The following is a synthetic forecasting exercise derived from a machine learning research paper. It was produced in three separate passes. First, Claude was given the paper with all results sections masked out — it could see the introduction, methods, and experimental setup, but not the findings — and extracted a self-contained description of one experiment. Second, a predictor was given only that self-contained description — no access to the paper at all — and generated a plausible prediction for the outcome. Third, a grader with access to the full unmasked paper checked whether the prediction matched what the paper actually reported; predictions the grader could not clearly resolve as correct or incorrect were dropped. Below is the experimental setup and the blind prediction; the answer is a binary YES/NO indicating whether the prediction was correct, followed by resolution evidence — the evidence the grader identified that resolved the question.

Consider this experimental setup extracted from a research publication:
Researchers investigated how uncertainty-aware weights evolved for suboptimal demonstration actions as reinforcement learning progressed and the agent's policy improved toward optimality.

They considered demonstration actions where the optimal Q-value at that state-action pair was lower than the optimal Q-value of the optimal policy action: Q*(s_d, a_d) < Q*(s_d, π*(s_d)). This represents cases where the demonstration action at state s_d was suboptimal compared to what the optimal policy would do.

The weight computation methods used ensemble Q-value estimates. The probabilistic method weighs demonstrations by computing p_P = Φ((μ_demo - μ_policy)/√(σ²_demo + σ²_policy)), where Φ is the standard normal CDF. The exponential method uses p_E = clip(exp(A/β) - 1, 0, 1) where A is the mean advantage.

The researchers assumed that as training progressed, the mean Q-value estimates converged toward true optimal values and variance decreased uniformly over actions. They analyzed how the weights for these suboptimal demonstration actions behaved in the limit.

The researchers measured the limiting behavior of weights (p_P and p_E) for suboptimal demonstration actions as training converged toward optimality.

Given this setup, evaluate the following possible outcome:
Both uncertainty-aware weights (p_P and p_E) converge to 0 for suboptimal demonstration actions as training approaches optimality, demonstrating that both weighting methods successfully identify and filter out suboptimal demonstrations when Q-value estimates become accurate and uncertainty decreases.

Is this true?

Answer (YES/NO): YES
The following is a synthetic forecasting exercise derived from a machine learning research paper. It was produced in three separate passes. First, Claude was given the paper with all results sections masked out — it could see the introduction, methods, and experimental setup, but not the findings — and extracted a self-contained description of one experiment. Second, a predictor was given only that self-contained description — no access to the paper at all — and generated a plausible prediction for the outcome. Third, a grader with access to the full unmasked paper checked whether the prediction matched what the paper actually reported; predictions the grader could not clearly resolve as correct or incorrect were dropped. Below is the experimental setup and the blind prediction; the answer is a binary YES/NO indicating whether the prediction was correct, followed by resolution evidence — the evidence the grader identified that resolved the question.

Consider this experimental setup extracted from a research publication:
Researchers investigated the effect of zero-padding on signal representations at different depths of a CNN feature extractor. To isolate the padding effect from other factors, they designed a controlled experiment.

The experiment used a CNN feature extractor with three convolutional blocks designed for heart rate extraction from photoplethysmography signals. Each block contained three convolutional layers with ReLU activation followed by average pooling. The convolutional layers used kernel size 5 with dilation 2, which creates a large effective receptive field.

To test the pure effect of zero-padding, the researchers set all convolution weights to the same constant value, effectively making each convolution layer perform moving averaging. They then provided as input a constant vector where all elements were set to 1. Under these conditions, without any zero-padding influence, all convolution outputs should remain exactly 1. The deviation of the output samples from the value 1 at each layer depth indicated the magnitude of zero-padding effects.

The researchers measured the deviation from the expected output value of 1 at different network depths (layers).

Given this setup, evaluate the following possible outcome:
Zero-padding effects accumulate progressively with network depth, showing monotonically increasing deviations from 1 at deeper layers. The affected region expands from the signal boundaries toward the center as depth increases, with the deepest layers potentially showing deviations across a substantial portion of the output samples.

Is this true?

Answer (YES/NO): YES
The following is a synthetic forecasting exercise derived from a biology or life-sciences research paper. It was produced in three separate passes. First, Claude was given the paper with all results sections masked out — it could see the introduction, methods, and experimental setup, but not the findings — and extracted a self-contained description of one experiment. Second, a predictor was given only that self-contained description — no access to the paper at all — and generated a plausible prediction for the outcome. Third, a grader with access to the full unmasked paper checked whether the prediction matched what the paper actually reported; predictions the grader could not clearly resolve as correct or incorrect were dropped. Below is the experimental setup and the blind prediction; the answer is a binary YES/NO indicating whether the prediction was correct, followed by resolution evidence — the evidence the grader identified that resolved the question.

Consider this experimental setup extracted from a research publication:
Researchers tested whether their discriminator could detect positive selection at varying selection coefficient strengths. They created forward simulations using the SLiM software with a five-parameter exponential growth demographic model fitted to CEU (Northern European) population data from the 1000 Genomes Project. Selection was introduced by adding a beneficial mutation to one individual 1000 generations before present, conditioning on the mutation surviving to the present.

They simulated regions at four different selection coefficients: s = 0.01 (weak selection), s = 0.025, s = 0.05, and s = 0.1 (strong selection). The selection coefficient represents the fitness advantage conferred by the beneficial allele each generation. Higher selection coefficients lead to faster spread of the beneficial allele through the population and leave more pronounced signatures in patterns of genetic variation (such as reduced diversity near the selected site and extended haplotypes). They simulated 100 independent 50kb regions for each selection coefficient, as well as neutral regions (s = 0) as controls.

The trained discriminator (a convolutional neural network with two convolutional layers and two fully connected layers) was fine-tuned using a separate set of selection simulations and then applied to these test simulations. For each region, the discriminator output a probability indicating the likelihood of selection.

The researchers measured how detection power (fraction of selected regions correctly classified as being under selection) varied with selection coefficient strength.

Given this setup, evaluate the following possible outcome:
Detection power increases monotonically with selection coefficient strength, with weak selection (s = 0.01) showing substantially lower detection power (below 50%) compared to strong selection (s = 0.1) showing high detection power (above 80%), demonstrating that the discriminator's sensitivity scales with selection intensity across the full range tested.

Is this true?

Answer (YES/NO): NO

Exercise details —
Set down every entry once more, exactly as it was written above.

Response area —
The following is a synthetic forecasting exercise derived from a machine learning research paper. It was produced in three separate passes. First, Claude was given the paper with all results sections masked out — it could see the introduction, methods, and experimental setup, but not the findings — and extracted a self-contained description of one experiment. Second, a predictor was given only that self-contained description — no access to the paper at all — and generated a plausible prediction for the outcome. Third, a grader with access to the full unmasked paper checked whether the prediction matched what the paper actually reported; predictions the grader could not clearly resolve as correct or incorrect were dropped. Below is the experimental setup and the blind prediction; the answer is a binary YES/NO indicating whether the prediction was correct, followed by resolution evidence — the evidence the grader identified that resolved the question.

Consider this experimental setup extracted from a research publication:
Researchers investigated how uncertainty-aware weights evolved for suboptimal demonstration actions as reinforcement learning progressed and the agent's policy improved toward optimality.

They considered demonstration actions where the optimal Q-value at that state-action pair was lower than the optimal Q-value of the optimal policy action: Q*(s_d, a_d) < Q*(s_d, π*(s_d)). This represents cases where the demonstration action at state s_d was suboptimal compared to what the optimal policy would do.

The weight computation methods used ensemble Q-value estimates. The probabilistic method weighs demonstrations by computing p_P = Φ((μ_demo - μ_policy)/√(σ²_demo + σ²_policy)), where Φ is the standard normal CDF. The exponential method uses p_E = clip(exp(A/β) - 1, 0, 1) where A is the mean advantage.

The researchers assumed that as training progressed, the mean Q-value estimates converged toward true optimal values and variance decreased uniformly over actions. They analyzed how the weights for these suboptimal demonstration actions behaved in the limit.

The researchers measured the limiting behavior of weights (p_P and p_E) for suboptimal demonstration actions as training converged toward optimality.

Given this setup, evaluate the following possible outcome:
Both uncertainty-aware weights (p_P and p_E) converge to 0 for suboptimal demonstration actions as training approaches optimality, demonstrating that both weighting methods successfully identify and filter out suboptimal demonstrations when Q-value estimates become accurate and uncertainty decreases.

Is this true?

Answer (YES/NO): YES
The following is a synthetic forecasting exercise derived from a machine learning research paper. It was produced in three separate passes. First, Claude was given the paper with all results sections masked out — it could see the introduction, methods, and experimental setup, but not the findings — and extracted a self-contained description of one experiment. Second, a predictor was given only that self-contained description — no access to the paper at all — and generated a plausible prediction for the outcome. Third, a grader with access to the full unmasked paper checked whether the prediction matched what the paper actually reported; predictions the grader could not clearly resolve as correct or incorrect were dropped. Below is the experimental setup and the blind prediction; the answer is a binary YES/NO indicating whether the prediction was correct, followed by resolution evidence — the evidence the grader identified that resolved the question.

Consider this experimental setup extracted from a research publication:
Researchers investigated the effect of zero-padding on signal representations at different depths of a CNN feature extractor. To isolate the padding effect from other factors, they designed a controlled experiment.

The experiment used a CNN feature extractor with three convolutional blocks designed for heart rate extraction from photoplethysmography signals. Each block contained three convolutional layers with ReLU activation followed by average pooling. The convolutional layers used kernel size 5 with dilation 2, which creates a large effective receptive field.

To test the pure effect of zero-padding, the researchers set all convolution weights to the same constant value, effectively making each convolution layer perform moving averaging. They then provided as input a constant vector where all elements were set to 1. Under these conditions, without any zero-padding influence, all convolution outputs should remain exactly 1. The deviation of the output samples from the value 1 at each layer depth indicated the magnitude of zero-padding effects.

The researchers measured the deviation from the expected output value of 1 at different network depths (layers).

Given this setup, evaluate the following possible outcome:
Zero-padding effects accumulate progressively with network depth, showing monotonically increasing deviations from 1 at deeper layers. The affected region expands from the signal boundaries toward the center as depth increases, with the deepest layers potentially showing deviations across a substantial portion of the output samples.

Is this true?

Answer (YES/NO): YES
The following is a synthetic forecasting exercise derived from a biology or life-sciences research paper. It was produced in three separate passes. First, Claude was given the paper with all results sections masked out — it could see the introduction, methods, and experimental setup, but not the findings — and extracted a self-contained description of one experiment. Second, a predictor was given only that self-contained description — no access to the paper at all — and generated a plausible prediction for the outcome. Third, a grader with access to the full unmasked paper checked whether the prediction matched what the paper actually reported; predictions the grader could not clearly resolve as correct or incorrect were dropped. Below is the experimental setup and the blind prediction; the answer is a binary YES/NO indicating whether the prediction was correct, followed by resolution evidence — the evidence the grader identified that resolved the question.

Consider this experimental setup extracted from a research publication:
Researchers tested whether their discriminator could detect positive selection at varying selection coefficient strengths. They created forward simulations using the SLiM software with a five-parameter exponential growth demographic model fitted to CEU (Northern European) population data from the 1000 Genomes Project. Selection was introduced by adding a beneficial mutation to one individual 1000 generations before present, conditioning on the mutation surviving to the present.

They simulated regions at four different selection coefficients: s = 0.01 (weak selection), s = 0.025, s = 0.05, and s = 0.1 (strong selection). The selection coefficient represents the fitness advantage conferred by the beneficial allele each generation. Higher selection coefficients lead to faster spread of the beneficial allele through the population and leave more pronounced signatures in patterns of genetic variation (such as reduced diversity near the selected site and extended haplotypes). They simulated 100 independent 50kb regions for each selection coefficient, as well as neutral regions (s = 0) as controls.

The trained discriminator (a convolutional neural network with two convolutional layers and two fully connected layers) was fine-tuned using a separate set of selection simulations and then applied to these test simulations. For each region, the discriminator output a probability indicating the likelihood of selection.

The researchers measured how detection power (fraction of selected regions correctly classified as being under selection) varied with selection coefficient strength.

Given this setup, evaluate the following possible outcome:
Detection power increases monotonically with selection coefficient strength, with weak selection (s = 0.01) showing substantially lower detection power (below 50%) compared to strong selection (s = 0.1) showing high detection power (above 80%), demonstrating that the discriminator's sensitivity scales with selection intensity across the full range tested.

Is this true?

Answer (YES/NO): NO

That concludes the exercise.